Tâche demandée A: Reformulez en liste numérotée, sans les lignes vides, les entrées allant de la ligne contenant « In this picture, which » jusqu'à la fin des entrées, bornes comprises.

Extrait à lire:
==================================================

Rouge est le troisième film de la trilogie imaginée par Kieslowski, avec son complice Piesewicz: représenter, à travers trois films et trois héros ou héroïnes, les concepts de liberté (Bleu), égalité (Blanc) et Fraternité (ce dernier film donc). Fêté par tous les critiques, il a semble-t-il été victime du battage médiatique unanime qui l'a entouré, et n'a pas obtenu la Palme d'or que tous lui prédisaient. Une leçon à retenir, sans doute, mais Kieslowski l'a interprétée comme un coup d'arrêt, puisqu'il a arrêté le cinéma peu de temps après...
Le film commence comme les deux précédents par un mouvement, celui des ondes qui voyagent d'un téléphone à l'autre, depuis l'Angleterre jusqu'à Genève. On les suit, et le téléphone va jouer un rôle considérable dans cette histoire qui tourne autour de la fraternité, mais aussi des liens entre les êtres... Les deux personnages en sont d'une part Valentine, une jeune modèle (Irène Jacob) fiancée à une homme extrêmement jaloux et compliqué qui vit de l'autre coté de la Manche, et d'autre part Joseph Kern, un vieux juge (Jean-Louis Trintignant) retraité et misanthrope, qu'elle rencontre et qui passe le plus clair de son temps à écouter les conversations téléphoniques de ses voisins. Une intrigue apparemment secondaire nous intéresse à Auguste, un jeune juge (Jean-Pierre Lorit) qui a une relation avec une jeune femme de deux ans son aînée (Frédérique Feder), mais elle le trompe... Valentine et Auguste, que la caméra rapproche aussi souvent que possible dans de virtuoses plans-séquences, sont faits l'un pour l'autre, et le destin, sous la forme du vieux juge qui a un faible pour Valentine, va précipiter les choses...

==================================================

Données de la tâche:
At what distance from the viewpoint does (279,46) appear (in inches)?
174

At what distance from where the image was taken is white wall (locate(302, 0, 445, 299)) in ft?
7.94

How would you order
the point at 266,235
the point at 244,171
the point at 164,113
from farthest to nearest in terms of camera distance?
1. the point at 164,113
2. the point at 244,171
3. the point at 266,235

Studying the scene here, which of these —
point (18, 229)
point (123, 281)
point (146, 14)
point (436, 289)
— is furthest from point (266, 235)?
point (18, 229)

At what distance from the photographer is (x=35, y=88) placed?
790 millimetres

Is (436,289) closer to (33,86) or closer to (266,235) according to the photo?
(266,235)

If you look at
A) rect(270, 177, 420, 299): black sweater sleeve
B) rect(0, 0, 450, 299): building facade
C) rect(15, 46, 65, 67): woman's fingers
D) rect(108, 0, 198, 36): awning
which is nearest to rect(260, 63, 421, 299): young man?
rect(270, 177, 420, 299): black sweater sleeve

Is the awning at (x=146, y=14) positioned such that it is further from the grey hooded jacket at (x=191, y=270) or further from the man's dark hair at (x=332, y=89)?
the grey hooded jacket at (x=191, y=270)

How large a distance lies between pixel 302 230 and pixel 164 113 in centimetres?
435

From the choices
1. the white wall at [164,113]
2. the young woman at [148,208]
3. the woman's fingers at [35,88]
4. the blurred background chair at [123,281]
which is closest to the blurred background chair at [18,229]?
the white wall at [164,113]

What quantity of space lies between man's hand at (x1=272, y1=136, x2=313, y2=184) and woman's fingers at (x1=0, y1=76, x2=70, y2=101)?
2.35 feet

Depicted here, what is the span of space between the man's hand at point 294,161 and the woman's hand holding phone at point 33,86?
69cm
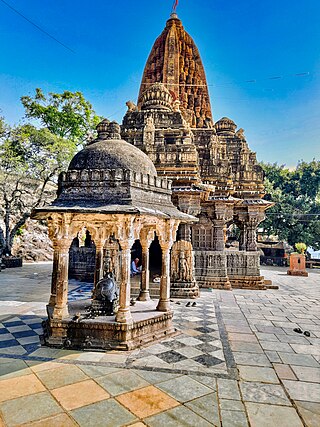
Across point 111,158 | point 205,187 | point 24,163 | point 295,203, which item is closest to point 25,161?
point 24,163

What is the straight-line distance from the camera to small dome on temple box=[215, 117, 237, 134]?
63.7 ft

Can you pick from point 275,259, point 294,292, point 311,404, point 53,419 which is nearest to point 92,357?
point 53,419

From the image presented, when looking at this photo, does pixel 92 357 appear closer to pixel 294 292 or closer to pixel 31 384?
pixel 31 384

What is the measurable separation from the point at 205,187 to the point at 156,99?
23.9 ft

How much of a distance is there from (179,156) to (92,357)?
929 centimetres

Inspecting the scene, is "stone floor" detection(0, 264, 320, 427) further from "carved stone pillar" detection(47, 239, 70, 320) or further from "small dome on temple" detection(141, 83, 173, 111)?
"small dome on temple" detection(141, 83, 173, 111)

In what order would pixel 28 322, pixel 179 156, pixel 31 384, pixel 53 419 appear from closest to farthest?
pixel 53 419
pixel 31 384
pixel 28 322
pixel 179 156

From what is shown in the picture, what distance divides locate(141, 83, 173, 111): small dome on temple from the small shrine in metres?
10.5

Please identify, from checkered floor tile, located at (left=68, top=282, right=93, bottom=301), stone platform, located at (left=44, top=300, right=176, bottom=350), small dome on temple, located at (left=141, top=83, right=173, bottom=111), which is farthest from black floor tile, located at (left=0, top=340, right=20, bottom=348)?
small dome on temple, located at (left=141, top=83, right=173, bottom=111)

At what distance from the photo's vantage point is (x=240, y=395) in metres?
3.82

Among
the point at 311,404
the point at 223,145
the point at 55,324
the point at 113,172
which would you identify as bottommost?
the point at 311,404

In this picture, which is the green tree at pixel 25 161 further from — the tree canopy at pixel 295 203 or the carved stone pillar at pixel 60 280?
the tree canopy at pixel 295 203

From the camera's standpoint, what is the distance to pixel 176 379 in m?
4.22

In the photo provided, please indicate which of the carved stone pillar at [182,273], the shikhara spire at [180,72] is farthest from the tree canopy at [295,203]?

==================================================

Tâche demandée B: D'après l'extrait à lire sur le film Rouge, quel acteur interprète le vieux juge Joseph Kern ?

Résultat de l'exercice A:
1. In this picture, which is the green tree at pixel 25 161 further from — the tree canopy at pixel 295 203 or the carved stone pillar at pixel 60 280?
2. the tree canopy at pixel 295 203
3. From the camera's standpoint, what is the distance to pixel 176 379 in m?
4. 4.22
5. In the photo provided, please indicate which of the carved stone pillar at [182,273], the shikhara spire at [180,72] is farthest from the tree canopy at [295,203]?

Résultat de l'exercice B: Jean-Louis Trintignant.